Notas: (i) os erros-padrão robustos são apresentados entre parênteses; (ii) ***, ** e * denotam os coeficientes estatisticamente significativos a 1%, 5% e 10%, respectivamente; (iii) além dos pesos amostrais (v32039), incorporou-se às estimações a estrutura do plano amostral da Pnad, por meio das variáveis v4617 e v4618; (iv) Teste F - (2): os coeficientes associados às interações fundamental·negro, medio·negro e superior·negro são simultaneamente nulos; Teste F - (3): os coeficientes associados a pai_funda, pai_medio e pai_super são simultaneamente nulos; Teste F - (4): os coeficientes associados a mae_funda, mae_medio e mae_super são simultaneamente nulos; Teste F - (5): os coeficientes associados a pai_funda, pai_medio, pai_super, mae_funda, mae_medio e mae_super são simultaneamente nulos.

[DADOS DE ORIGEM]

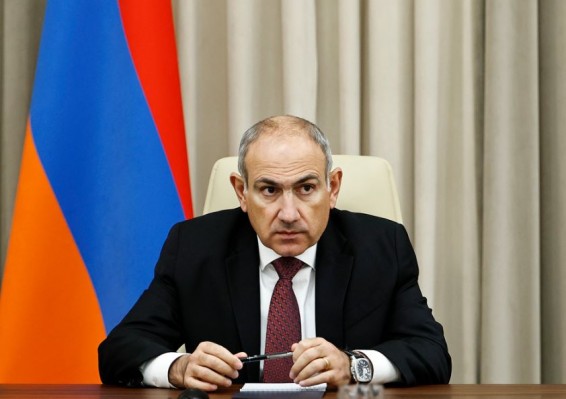 Премьер-министр РА отправился с визитом в Германию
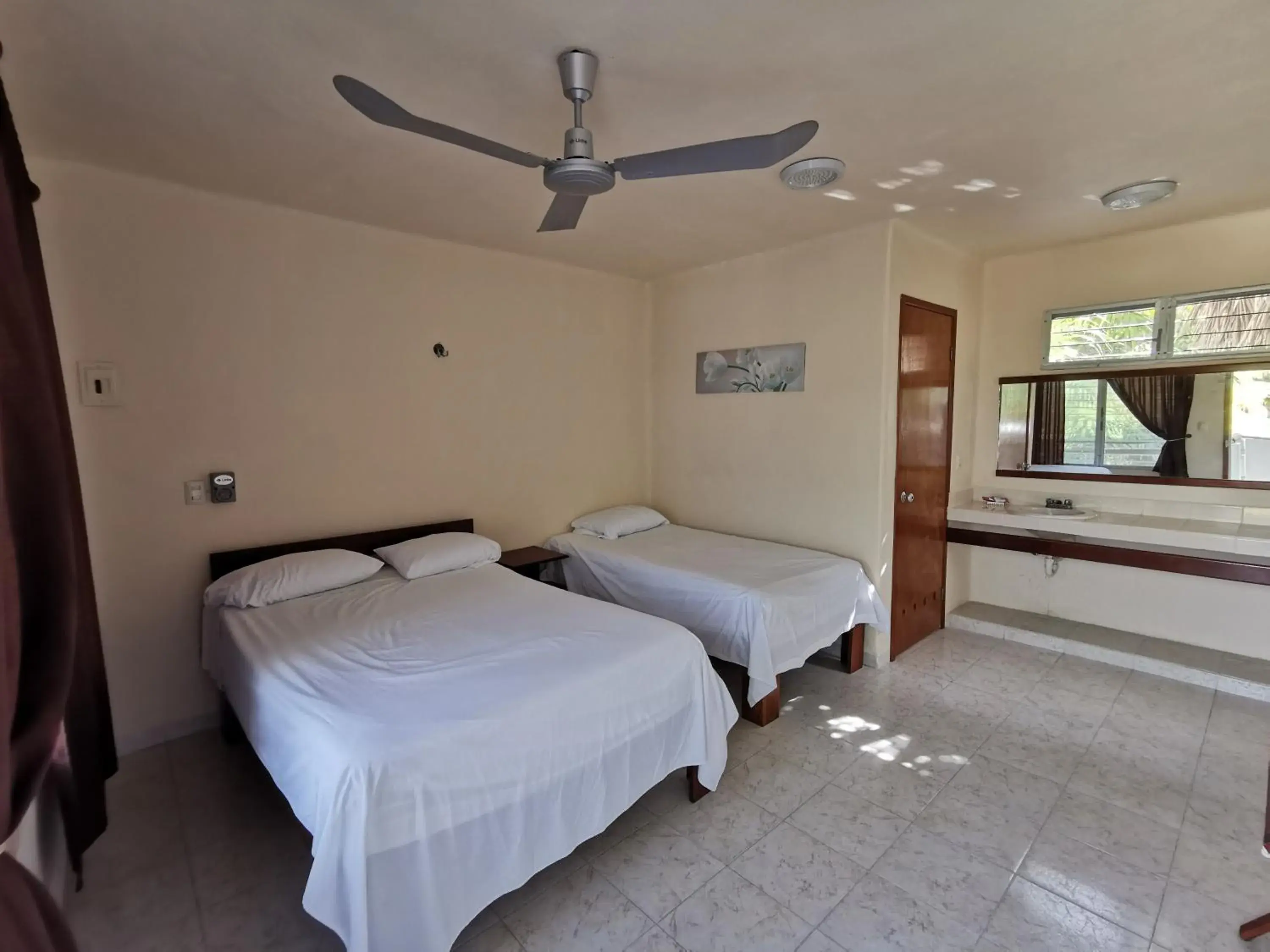 Economy Double or Twin Room with Fan in Las Cabañas del Doctor Economy Double or Twin Room with Fan in Las Cabañas del Doctor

[PERGUNTAS A RESPONDER]
**a)** Liste todas as variáveis cujos coeficientes o Teste F - (5) verifica no texto fornecido.
**b)** Responda com base no texto fornecido, uma resposta por linha:
(i) O que aparece entre parênteses?
(ii) A que nível de significância corresponde o símbolo **?
(iii) Quais interações o Teste F - (2) considera?

[RESPOSTAS POR TAREFA]
**a)**
pai_funda
pai_medio
pai_super
mae_funda
mae_medio
mae_super

**b)**
(i) Os erros-padrão robustos.
(ii) A 5%.
(iii) As interações fundamental·negro, medio·negro e superior·negro.